Is a solvable group satisfying a semigroup law?

Question

Let $S$ be the free semigroup on the set $\{x_1,\ldots ,x_n\}$, where $n$ is a positive integer. Suppose that $\mu=\mu (x_1,\ldots ,x_n)$ and $\nu = \nu (x_1,\ldots ,x_n)$ are two elements in $S$. We say that $\mu=\nu$ is a semigroup law in a group $G$ if for every $n$-tuple $(g_1,\ldots , g_n)$ of elements of $G$, we have $\mu (g_1,\ldots , g_n)=\nu (g_1,\ldots , g_n)$.

For example an Abelian group satisfies the semigroup law $\mu=\nu$ where $\mu (x_1,x_2)=x_1x_2$ and $\nu (x_1,x_2)=x_2x_1$. And similarly for nilpotent groups of class $c$ we can find a finite sequence of semigroup laws $\mu_1=\nu_1,\ldots,\mu_c=\nu_c$.

Now I am looking for semigroup laws that solvable groups are expressible by them.

Answer 1

The generators of a free metabelian group of rank two generate a free subsemigroup so there is no semigroup law defining solvable of derived length 2. Much smaller metabelian groups, like the lamplighter group, also have free subsemigroups of rank 2.

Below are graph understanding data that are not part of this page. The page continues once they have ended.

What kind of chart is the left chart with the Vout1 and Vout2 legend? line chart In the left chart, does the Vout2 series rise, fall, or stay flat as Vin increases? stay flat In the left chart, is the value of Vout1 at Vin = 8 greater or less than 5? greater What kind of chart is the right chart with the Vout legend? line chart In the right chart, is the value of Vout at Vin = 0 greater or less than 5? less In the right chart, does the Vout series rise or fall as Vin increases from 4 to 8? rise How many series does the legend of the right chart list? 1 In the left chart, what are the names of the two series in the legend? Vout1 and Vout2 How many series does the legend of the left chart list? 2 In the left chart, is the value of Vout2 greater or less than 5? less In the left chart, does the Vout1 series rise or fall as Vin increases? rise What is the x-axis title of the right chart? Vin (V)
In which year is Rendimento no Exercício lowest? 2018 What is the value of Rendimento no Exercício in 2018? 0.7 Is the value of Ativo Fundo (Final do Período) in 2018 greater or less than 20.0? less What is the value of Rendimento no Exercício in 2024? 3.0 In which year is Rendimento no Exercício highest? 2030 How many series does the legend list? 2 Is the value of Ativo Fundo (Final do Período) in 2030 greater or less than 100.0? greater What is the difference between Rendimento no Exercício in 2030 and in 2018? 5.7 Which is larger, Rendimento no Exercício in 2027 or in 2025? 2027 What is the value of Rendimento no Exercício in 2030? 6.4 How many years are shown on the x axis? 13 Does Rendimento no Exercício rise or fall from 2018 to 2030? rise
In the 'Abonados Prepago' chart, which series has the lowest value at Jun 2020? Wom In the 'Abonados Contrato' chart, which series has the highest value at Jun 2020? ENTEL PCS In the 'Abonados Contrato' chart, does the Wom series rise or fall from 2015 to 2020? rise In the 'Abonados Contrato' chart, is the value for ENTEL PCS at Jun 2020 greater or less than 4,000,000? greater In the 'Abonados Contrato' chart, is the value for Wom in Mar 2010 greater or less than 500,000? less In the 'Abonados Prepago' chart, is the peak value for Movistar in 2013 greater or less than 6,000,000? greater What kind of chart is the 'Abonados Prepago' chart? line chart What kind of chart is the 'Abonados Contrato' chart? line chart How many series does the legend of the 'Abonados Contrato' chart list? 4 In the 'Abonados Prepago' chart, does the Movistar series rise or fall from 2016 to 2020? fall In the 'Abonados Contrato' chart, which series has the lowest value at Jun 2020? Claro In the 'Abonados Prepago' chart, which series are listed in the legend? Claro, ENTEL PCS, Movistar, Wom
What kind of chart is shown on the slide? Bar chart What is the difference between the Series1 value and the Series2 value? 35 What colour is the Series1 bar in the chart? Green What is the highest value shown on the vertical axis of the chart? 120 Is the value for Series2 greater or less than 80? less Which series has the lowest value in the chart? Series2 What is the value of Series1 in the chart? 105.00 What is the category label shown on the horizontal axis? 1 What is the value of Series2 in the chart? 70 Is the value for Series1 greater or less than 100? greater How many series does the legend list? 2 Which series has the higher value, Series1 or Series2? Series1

Update. It is proved in J. A. Lewin and T. Lewin,' Semigroup laws in varieties of solvable groups', Proc. Cambridge Philos. 5oc. 65(1969), 1-9 that a finitely generated solvable group satisfies a semigroup law iff it is virtually nilpotent so the answer is no in an extreme sense.

Update 2. As pointed out by @YCor, Rosenblatt proved a finitely generated solvable group that is not virtually nilpotent (or in the paper he works with polynomial growth) has a free subsemigroup on two generators. The reference can be found in the comments.